Aaron B: Yeah I’ve heard that money can get you things. But those bars are way better than the ones that have no name but just like one light and no windows and you’re supposed to know the name anyway. OR the ones where you need like a password to get in, Milk and Honey or whatever that awful horrible douchebar is. Ugh. NY can really suck sometimes when all you want is a regular drink in a regular bar with regular people without douchebaggery.
you really need training, a pint is nothing, you should be able to drink like 4 without noticing. And as a friend of mine would say, beer even doesn’t count as an alcoholic beverage.
… I am starting to hate beer, they drink so much here. Long live to Gin.
I have personaly given up on playing Jeopardy! for real. I prefer anti-Jeopardy! or coming up with the least correct question possible (both socially and politically).
And I think you’re like those dinosaurs in “Jurassic Park,” you’re missing enzymes.
(dear annie i think you are so cool and funny. you wouldn’t want to make friends from the internet would you because that’s creepy right? i am actually pretty cool i think, and fun and pretty nice and i just want to be friends. and even though i sound really creepy right now, i am actually not. like if you met me in the street or at a friend’s house i don’t think you would go”boy she’s creepy i need to stay away from her.” you might be like, “hey she’s kinda goofy what’s up with her?? but yeah i think she’s alright.” but anyway, so i wish i could be your friend but this is all very weird, so i shall continue to admire you from the internet until maybe one day we bump into each other and become friends “naturally” like my mom would say.)

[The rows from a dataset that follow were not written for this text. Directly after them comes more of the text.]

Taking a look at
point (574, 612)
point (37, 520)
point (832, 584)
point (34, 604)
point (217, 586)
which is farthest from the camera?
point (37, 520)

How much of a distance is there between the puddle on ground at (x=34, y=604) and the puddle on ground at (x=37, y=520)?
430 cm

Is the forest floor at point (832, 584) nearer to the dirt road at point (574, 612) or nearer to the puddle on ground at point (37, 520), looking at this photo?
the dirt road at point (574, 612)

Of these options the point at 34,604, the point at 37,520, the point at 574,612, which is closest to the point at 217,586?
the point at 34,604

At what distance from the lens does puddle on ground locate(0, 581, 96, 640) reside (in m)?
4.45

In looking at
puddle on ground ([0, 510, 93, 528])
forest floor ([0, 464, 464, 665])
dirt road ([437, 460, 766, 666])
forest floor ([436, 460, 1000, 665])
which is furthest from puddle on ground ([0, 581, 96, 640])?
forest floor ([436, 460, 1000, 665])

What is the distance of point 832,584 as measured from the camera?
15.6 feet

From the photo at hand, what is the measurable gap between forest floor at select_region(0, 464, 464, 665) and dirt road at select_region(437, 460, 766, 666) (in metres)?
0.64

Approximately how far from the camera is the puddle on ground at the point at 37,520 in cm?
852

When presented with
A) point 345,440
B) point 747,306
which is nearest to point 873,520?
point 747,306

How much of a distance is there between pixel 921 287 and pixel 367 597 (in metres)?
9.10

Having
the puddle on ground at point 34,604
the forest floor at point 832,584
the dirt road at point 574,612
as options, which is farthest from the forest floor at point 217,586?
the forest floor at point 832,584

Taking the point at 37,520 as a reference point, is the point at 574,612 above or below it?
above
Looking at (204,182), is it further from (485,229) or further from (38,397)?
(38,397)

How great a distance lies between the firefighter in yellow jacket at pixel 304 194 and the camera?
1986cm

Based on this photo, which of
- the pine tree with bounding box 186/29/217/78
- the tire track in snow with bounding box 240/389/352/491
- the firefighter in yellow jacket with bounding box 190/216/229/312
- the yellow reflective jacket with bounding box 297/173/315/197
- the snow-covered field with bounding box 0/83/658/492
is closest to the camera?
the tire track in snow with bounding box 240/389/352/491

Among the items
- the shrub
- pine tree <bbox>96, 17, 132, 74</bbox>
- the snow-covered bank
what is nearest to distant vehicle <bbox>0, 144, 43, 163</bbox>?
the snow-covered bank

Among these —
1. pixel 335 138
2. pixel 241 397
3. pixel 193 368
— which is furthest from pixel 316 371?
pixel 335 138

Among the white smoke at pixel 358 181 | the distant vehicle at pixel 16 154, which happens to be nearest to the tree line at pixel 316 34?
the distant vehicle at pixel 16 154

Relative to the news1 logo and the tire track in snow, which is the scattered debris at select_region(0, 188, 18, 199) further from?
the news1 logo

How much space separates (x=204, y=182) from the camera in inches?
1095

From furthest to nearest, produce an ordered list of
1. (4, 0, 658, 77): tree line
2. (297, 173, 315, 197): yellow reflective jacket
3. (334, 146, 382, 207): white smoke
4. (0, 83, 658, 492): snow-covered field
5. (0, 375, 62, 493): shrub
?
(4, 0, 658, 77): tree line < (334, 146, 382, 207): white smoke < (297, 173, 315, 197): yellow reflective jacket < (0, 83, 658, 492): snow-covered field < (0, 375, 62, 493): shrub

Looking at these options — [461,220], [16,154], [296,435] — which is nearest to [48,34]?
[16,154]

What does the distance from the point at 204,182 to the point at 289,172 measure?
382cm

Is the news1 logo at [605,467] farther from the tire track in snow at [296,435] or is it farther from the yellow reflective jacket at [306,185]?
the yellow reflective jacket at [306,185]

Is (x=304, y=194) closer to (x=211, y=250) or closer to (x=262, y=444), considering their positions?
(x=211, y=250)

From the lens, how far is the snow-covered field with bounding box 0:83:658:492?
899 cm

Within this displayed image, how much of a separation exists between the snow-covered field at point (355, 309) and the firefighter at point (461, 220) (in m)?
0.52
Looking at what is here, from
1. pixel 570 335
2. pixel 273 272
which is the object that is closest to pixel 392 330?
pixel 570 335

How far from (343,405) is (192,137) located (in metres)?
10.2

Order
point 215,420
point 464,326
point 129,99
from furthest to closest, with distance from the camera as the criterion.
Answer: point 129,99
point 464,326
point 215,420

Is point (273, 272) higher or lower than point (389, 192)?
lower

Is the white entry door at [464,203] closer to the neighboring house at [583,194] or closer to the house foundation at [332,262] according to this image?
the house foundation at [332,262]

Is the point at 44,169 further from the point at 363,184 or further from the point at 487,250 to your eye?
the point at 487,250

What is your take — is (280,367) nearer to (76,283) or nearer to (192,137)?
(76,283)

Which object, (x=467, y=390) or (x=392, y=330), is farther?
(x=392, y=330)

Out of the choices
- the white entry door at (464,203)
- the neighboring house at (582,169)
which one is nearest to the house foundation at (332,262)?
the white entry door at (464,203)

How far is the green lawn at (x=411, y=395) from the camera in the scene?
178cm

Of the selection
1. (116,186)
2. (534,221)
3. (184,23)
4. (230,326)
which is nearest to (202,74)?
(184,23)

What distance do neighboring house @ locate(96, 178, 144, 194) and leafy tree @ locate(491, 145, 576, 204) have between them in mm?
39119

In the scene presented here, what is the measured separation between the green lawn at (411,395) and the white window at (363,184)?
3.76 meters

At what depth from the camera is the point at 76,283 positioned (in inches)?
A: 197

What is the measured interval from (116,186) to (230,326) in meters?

nobody is as alcohol intolerant as me. i pass out on a sip of red wine. if you don’t believe me, you can try me. hahaha…
yes, wannabe friend, you are creepy. just start stalking her on facebook. that kinda works.
Pedro: I cannot drink gin at all it makes me barf. Seriously. There’s something about it…oh yeah it tastes like butt.
Bryan: It’s true. I’m missing many things, actually.
Wanna be: You can be my friend, always and forever. You can also be e-friends and do it “unnaturally” on Facebook. Or you can do it more “naturally” here on Annietown. You can never have enough friends.
Fly: We should do a low-tolerance drink off. Sip for sip see who passes out first. It’d like opposite of a drinking contest, it’d be hilarious.